-------- TEXTE --------

Entretien avec Valéria Milewski, biographe hospitalière qui animera la conférence "La biographie hospitalière fleurit en Normandie" le vendredi 22 mars, à 19h, amphithéâtre Œuf du Bâtiment Sud du CHU de Caen Normandie*.
Comment définiriez-vous la biographie hospitalière ?
Comme un accompagnement de personnes gravement malades prises en charge par une équipe soignante à l’hôpital ou à domicile. Ces personnes font récit de leur vie, de manière confidentielle et gratuite, à un biographe hospitalier, membre à part entière de l’équipe soignante. Ensuite, un à trois exemplaires offerts sont remis à la personne elle-même ou à des proches qu’elle désigne. Le livre peut aussi contenir des photos, des dessins, des poèmes, une trace manuscrite…. A la fin, nous insérons vingt pages blanches pour permettre à l’histoire de se poursuivre. Chaque livre est exceptionnel de par son contenu et son contenant, il est en effet relié par un artisan d’art.
Quel bénéfice en retirent les patients ?
Leur première intention peut être de laisser une trace. La notion de bilan, qui sous-tend souvent la volonté de se lancer dans cette aventure, est également importante. Ensuite les motivations varient. Pour certains, il s’agit avant tout de transmettre un art de vivre ou un métier. D’autres souhaitent prioritairement dire des choses à leur famille. Je pense par exemple à une jeune maman qui ne verra pas grandir son enfant et qui a envie que plus tard, il puisse mieux la connaitre. La vraie mort, c’est l’oubli. Le livre rend ces patients éternels, comme ils me le rappellent souvent.
Respectez-vous scrupuleusement le phrasé des patients ou vous autorisez-vous une forme de créativité et d’enrichissement des écrits ?
S’il est plus facile d’écrire sa propre musique que de se glisser dans les « chaussons » d’un autre, nous veillons à ce que les retranscriptions soient très fidèles. Lorsque le destinataire d’un ouvrage le découvre, il doit retrouver son proche avec son niveau de vocabulaire, sa syntaxe, ses expressions et même ses silences. Le biographe hospitalier doit s’effacer complètement. D’ailleurs, nos noms ne figurent jamais dans les livres.
Combien d’entretiens sont nécessaires à la réalisation d’un livre ?
C’est extrêmement variable. La moyenne est de sept ou huit entretiens d’une heure. Bien évidemment, le temps peut être plus court en cas de fatigabilité de la personne biographée. Et puis parfois cette personne décède après seulement un ou deux échanges….
Que se passe-t-il dans ce cas ?
Je remets le livre car qui suis-je pour prétendre qu’une heure d’entretien a moins de valeur que cinq ou six ?
Quels messages pourriez-vous adresser à des directeurs d’établissement qui n’ont pas encore mis en place ce type d’initiative ?

-------- DONNÉES FOURNIES --------

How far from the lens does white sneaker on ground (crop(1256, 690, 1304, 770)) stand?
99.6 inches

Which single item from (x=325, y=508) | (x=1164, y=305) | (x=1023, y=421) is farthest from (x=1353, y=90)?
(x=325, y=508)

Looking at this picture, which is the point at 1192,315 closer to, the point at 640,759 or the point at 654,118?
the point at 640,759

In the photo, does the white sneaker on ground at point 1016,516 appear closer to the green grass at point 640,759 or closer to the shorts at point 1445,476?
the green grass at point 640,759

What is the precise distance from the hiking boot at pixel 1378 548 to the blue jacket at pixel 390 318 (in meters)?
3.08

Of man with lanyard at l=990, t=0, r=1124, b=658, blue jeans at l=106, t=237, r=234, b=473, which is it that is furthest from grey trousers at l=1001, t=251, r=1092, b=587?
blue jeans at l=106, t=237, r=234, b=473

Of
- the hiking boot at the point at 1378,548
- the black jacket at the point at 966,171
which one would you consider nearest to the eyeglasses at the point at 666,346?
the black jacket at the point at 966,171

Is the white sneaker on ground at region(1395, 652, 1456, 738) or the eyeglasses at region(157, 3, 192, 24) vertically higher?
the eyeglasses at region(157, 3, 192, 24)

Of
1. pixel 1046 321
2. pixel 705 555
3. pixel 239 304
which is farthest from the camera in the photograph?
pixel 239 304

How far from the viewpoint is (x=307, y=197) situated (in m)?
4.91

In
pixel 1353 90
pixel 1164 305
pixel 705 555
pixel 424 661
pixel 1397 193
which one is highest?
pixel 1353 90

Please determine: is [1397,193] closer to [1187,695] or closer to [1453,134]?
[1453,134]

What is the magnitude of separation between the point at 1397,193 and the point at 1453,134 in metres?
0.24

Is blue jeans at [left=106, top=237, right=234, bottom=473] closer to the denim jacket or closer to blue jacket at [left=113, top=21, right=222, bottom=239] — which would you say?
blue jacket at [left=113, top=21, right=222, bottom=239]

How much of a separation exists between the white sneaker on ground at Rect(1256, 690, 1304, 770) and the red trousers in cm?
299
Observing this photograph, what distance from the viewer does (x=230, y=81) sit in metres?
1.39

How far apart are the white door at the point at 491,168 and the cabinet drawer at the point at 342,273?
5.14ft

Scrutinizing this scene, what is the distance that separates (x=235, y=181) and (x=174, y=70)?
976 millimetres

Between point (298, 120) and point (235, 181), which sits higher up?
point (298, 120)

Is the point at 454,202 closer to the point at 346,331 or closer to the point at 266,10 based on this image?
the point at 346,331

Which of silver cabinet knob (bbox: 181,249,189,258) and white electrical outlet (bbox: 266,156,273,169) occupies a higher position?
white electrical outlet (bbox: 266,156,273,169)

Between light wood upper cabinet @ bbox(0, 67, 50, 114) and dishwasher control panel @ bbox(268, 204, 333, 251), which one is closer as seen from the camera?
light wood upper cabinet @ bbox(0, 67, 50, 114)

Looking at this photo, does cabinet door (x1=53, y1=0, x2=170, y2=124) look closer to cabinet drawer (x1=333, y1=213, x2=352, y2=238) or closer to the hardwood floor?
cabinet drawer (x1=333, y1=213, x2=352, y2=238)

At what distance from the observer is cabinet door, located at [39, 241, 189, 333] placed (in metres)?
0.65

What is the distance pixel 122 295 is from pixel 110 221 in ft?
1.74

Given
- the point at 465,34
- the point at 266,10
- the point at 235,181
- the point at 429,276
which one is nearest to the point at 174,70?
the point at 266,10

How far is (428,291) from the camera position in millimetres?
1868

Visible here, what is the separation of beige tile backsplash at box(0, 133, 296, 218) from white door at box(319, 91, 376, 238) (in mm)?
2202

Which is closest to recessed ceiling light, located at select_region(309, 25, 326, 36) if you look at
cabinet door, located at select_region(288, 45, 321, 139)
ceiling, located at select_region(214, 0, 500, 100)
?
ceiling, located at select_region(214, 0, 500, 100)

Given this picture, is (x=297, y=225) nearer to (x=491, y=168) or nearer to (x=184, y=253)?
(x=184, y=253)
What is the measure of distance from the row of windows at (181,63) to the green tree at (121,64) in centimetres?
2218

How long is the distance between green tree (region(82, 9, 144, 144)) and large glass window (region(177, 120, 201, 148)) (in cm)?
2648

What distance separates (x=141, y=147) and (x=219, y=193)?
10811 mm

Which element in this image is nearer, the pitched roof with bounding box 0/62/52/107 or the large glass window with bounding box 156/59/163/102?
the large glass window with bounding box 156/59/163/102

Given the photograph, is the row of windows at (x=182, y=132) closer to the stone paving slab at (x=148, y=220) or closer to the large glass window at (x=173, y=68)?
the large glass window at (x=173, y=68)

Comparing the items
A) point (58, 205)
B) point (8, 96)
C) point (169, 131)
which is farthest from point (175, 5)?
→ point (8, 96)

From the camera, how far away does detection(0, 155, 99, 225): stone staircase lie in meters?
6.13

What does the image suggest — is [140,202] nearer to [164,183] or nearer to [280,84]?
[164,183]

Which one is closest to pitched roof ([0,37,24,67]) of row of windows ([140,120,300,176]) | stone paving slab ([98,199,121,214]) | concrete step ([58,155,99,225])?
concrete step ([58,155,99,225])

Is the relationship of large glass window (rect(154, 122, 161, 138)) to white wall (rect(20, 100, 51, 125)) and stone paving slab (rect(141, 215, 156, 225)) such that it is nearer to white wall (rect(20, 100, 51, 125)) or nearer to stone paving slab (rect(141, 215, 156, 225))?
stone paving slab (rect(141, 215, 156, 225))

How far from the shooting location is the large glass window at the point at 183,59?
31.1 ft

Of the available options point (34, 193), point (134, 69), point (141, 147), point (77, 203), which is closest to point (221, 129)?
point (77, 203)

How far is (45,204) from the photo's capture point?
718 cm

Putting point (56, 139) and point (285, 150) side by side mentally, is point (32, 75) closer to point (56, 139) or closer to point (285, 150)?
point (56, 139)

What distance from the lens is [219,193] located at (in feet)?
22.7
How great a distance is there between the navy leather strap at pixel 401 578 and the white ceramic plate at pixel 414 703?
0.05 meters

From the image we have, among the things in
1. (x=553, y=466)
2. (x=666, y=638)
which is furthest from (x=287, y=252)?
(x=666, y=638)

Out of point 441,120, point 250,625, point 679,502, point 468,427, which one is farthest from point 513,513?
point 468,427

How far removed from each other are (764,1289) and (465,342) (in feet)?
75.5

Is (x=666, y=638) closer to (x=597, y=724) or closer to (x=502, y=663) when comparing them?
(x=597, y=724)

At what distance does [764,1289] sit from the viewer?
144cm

--------

● CONSIGNE
Répondez aux questions suivantes sur l'entretien :
1. Combien de pages blanches sont insérées à la fin de chaque livre ?
2. Combien d'entretiens faut-il en moyenne pour réaliser un livre, et quelle est la durée de chacun ?
3. Qu'est-ce qui ne figure jamais dans les livres ?

● CORRIGÉ
1. Vingt pages blanches.
2. Sept ou huit entretiens d'une heure.
3. Les noms des biographes hospitaliers.